Part of the Green Riyadh initiative, the new park will be built in the north of the city, close to King Khalid International Airport, Princess Nourah bint Abdulrahman University and a train station.

A key element of the design is the Munsiyah Tributary, a branch of the Al-Sulai valley, which runs for 11 km through the park. The design also includes sustainable commercial buildings and a 2 km pathway overlooking them.

More than 2 million trees and shrubs will be used to provide shade throughout the park, each of them served by an irrigation system using recycled water. 

Khaled Al-Bakr, CEO of the Quality of Life Program. (Supplied)

As well as terraces, squares, open theaters for events and festivals, restaurants, the design includes 24 children’s areas and 30 sports zones.

Khaled Al-Bakr, CEO of the Quality of Life Program, said parks and other green spaces were vital to a good quality of life for the residents of any city.

“King Abdulaziz Park, King Salman Park and King Abdullah International Parks are among the major park projects in the city of Riyadh, which will enhance the humanization of the city of Riyadh and provide vast spaces for residents and visitors,” he told Arab News. 

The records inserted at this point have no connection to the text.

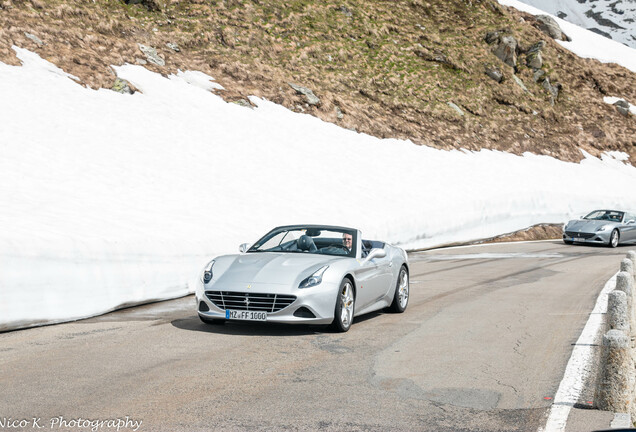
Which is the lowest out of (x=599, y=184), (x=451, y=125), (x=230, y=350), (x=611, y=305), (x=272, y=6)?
(x=230, y=350)

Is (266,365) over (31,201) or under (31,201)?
under

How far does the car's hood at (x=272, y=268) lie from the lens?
8180 mm

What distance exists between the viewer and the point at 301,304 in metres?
7.94

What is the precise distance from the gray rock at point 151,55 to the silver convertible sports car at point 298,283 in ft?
74.3

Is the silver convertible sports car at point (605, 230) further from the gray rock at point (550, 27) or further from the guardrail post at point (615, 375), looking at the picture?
the gray rock at point (550, 27)

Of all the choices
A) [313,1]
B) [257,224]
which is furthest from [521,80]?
[257,224]

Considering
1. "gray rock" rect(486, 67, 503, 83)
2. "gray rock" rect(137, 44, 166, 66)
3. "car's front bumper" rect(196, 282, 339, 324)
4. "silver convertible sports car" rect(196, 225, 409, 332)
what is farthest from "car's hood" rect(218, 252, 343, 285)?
"gray rock" rect(486, 67, 503, 83)

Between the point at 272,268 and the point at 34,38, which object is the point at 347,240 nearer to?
the point at 272,268

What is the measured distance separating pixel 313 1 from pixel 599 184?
21.8m

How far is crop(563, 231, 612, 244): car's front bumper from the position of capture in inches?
979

“Parks enable sports activities and provide recreational places for individuals and families, in addition to their environmental and climatic benefits.”

The parks development project, supported by the government, was helping to change the face of the city and achieve the goals of the Green Riyadh and Vision 2030 initiatives, he said.

Several other green spaces, including Al-Urubah, Al Munsiyah, Al Qadisiyah, and Al-Rimmal parks, and planting along main roads like King Salman Road and King Khalid Road are already underway.

An irrigation network spanning 1,350 km has also been developed to service the new parks.